Workouts can improve running skills, since well-developed muscles enable the body to use oxygen more efficiently and are slower to fatigue. This allows you to run faster on the flats and to power more easily up hills. Workouts also can help you to lengthen your stride, which allows you to run faster over distance. For sprinters, exercises that build strength aid a more explosive start and faster times. Developing leg muscles improves running form by reinforcing your alignment and helping you to maintain an upright posture. Stronger muscles also provide stability to joints, which means less wear and tear on ligaments and tendons.

Probably the most important reason for runners to build leg strength is to head off injuries. When muscles are weak, or when one group of muscles is less developed than others, the result is poor alignment. "Runners are notorious for their muscle imbalances, particularly through the hips," Maki Riddington, a strength and conditioning specialist, told the Houston Chronicle in 2008 [source: MacInnis]

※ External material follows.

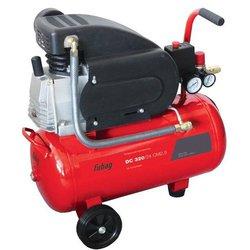 Fubag FC 230/24 CM2 (45681961) - Воздушный компрессорВоздушные компрессоры<br>Компрессор для пневмоинструмента, 24 л, производительность 222 л/мин, 8 бар, мощность 1.5 кВт, 220 В, 26.4 кг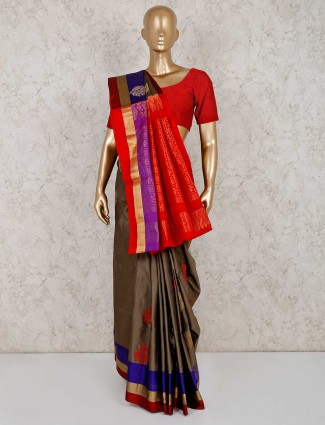 Grey south silk saree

For example, weak hip muscles can allow the legs to angle inward or outward instead of keeping each stride in line. Underdeveloped gluteal muscles might cause the runner to lean his or her trunk forward. An imbalance between opposing muscles, particularly, is a major cause of the repetitive stress injuries that plague runners [source: Everett]. Knees, hips and feet all suffer.

Strengthening your legs can be the most valuable time you spend during training. A running workout generally takes an hour or more, but you can perform a valuable strength workout in as few as 15 or 20 minutes. And the results soon will be apparent in your running and overall fitness level.